Exercise details:
Filter the entries for the string "such". Copy each line that has it.

═══ Given data ═══

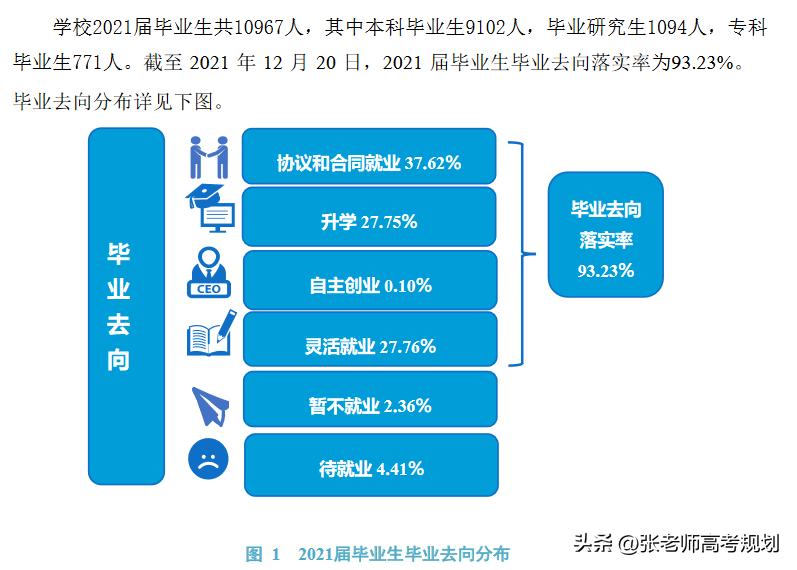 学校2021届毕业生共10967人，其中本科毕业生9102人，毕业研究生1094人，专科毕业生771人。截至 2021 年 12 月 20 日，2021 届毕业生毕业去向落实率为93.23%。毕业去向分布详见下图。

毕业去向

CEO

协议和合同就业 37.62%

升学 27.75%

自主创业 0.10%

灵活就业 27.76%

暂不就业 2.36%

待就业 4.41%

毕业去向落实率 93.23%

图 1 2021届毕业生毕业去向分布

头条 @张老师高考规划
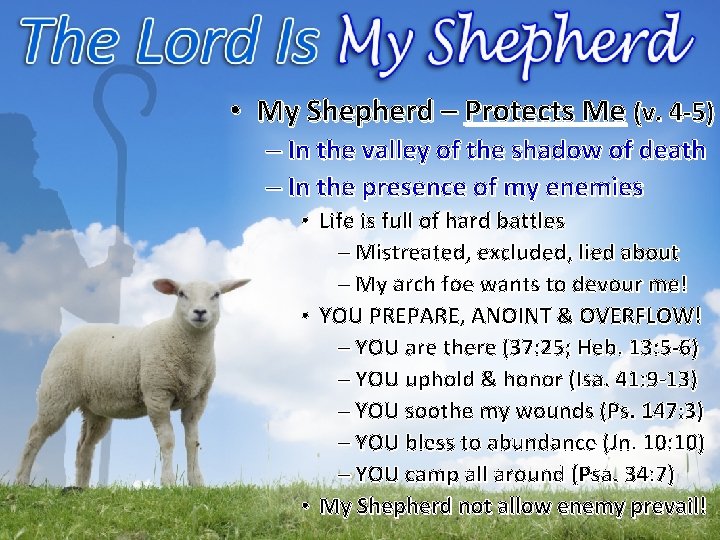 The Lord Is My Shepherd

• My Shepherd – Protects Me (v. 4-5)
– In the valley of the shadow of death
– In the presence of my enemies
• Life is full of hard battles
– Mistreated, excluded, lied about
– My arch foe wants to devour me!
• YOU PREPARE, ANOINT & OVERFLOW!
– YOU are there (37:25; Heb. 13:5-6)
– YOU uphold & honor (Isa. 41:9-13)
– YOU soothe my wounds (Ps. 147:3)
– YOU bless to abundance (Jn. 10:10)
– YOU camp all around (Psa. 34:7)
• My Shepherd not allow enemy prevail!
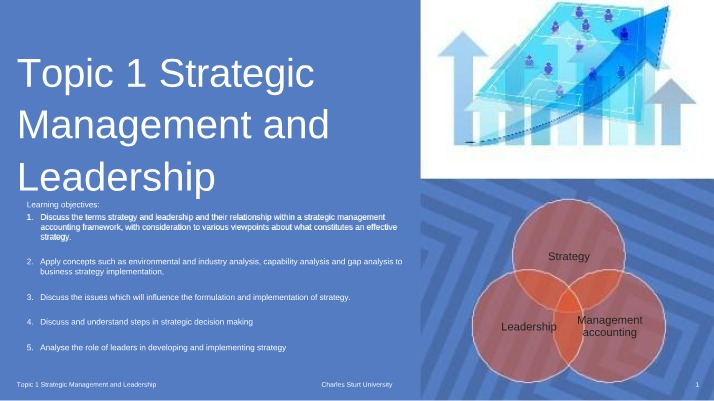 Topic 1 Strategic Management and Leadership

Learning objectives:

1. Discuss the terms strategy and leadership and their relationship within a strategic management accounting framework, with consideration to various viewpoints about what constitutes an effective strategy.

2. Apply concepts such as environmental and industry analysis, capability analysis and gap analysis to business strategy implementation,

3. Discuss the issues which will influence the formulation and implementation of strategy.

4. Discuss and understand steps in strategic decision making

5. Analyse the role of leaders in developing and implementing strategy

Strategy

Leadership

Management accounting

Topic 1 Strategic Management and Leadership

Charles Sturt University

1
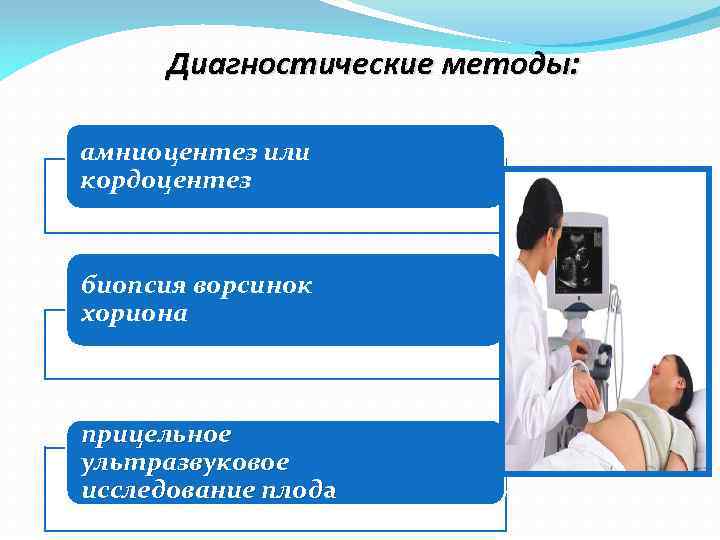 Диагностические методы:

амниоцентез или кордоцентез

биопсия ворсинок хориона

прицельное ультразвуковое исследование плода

═══
═══ Given data ═══

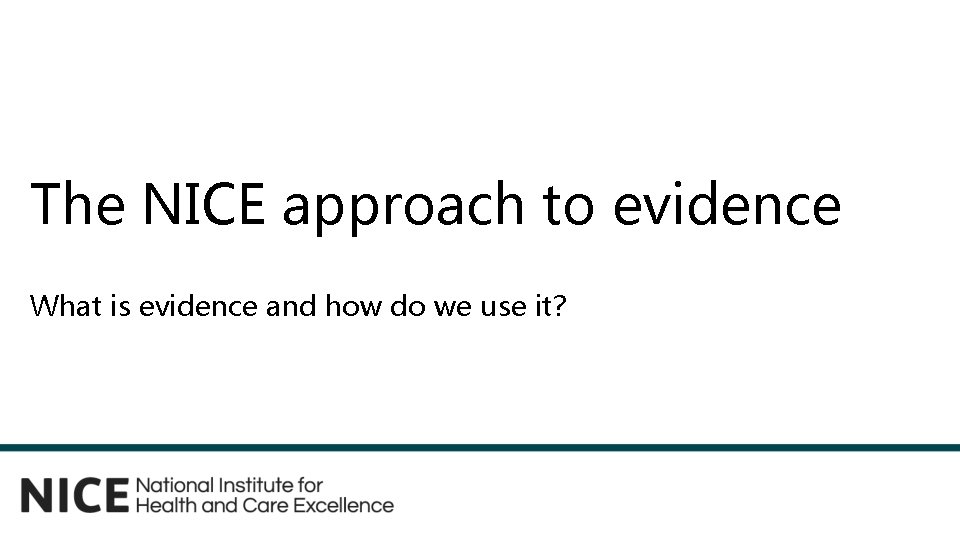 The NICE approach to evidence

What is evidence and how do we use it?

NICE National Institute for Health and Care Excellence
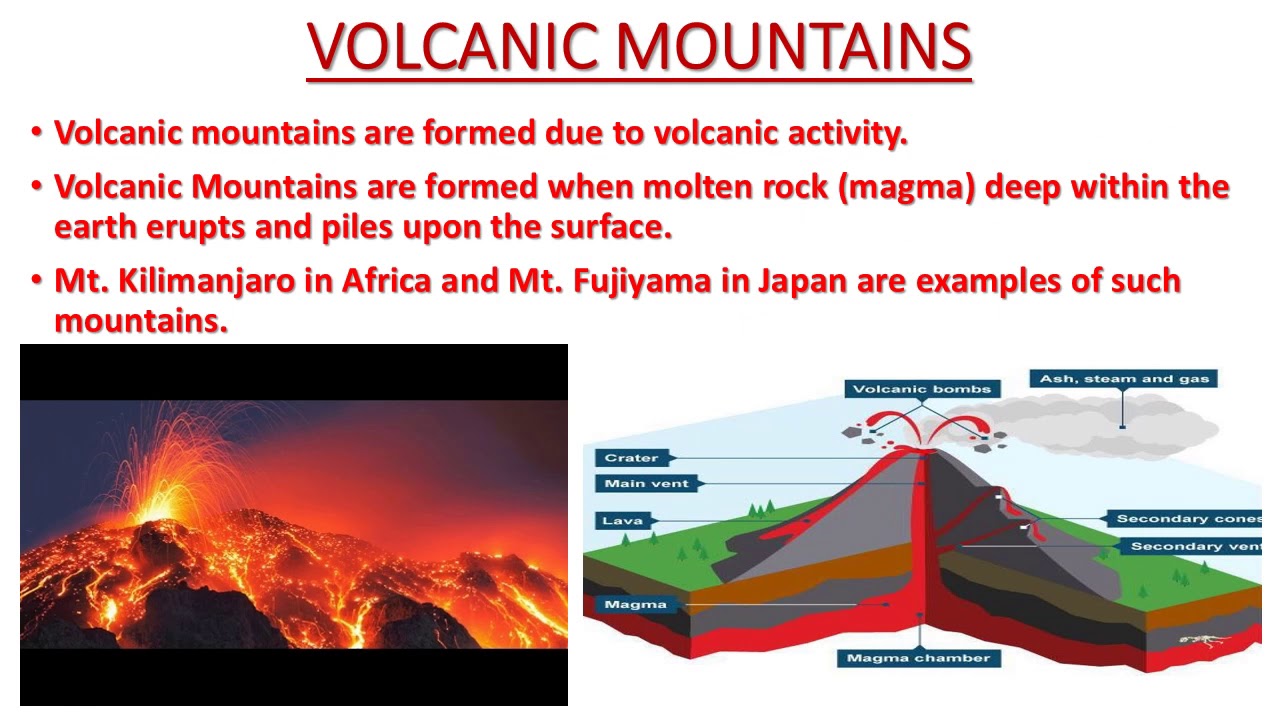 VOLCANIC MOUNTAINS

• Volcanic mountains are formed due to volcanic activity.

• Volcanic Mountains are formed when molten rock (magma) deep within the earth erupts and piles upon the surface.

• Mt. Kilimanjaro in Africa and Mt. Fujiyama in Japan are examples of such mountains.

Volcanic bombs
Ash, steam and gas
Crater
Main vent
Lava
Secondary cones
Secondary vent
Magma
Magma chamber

═══
═══ Given data ═══

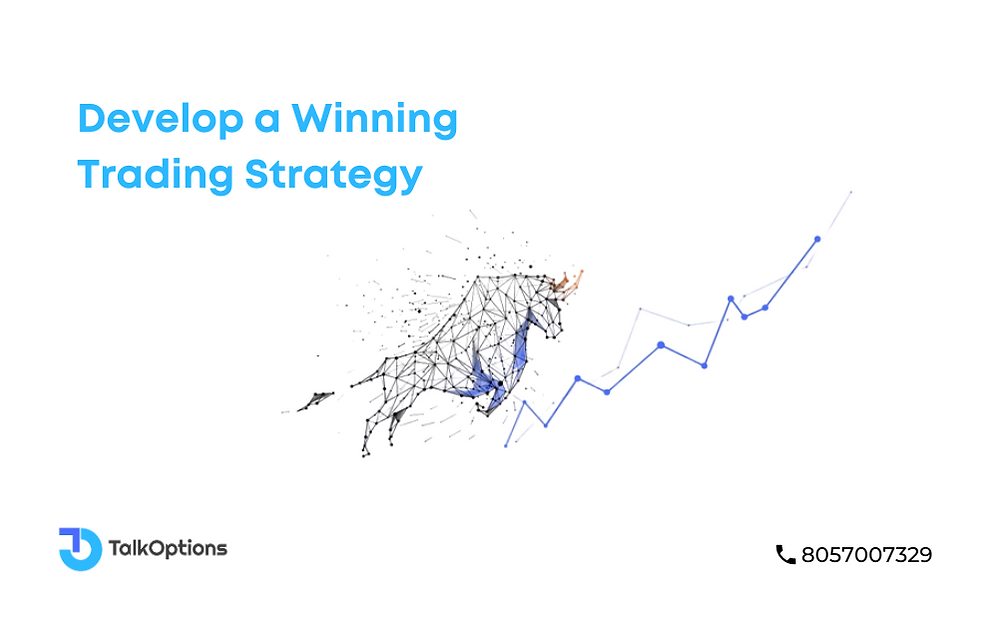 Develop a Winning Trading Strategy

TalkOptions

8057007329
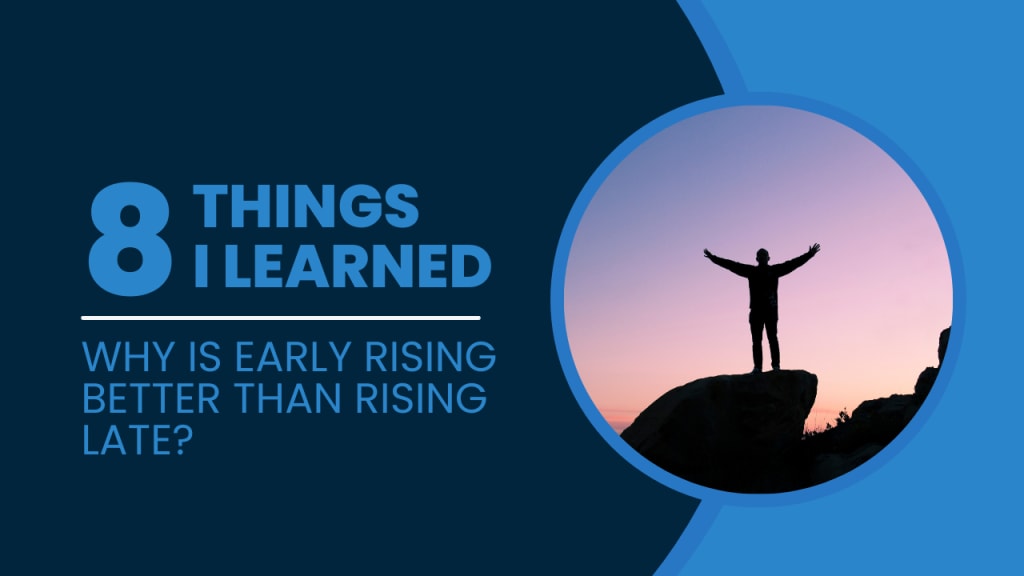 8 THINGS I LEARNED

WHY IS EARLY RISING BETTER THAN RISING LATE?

═══

Output of the task:
2. Apply concepts such as environmental and industry analysis, capability analysis and gap analysis to business strategy implementation,
• Mt. Kilimanjaro in Africa and Mt. Fujiyama in Japan are examples of such mountains.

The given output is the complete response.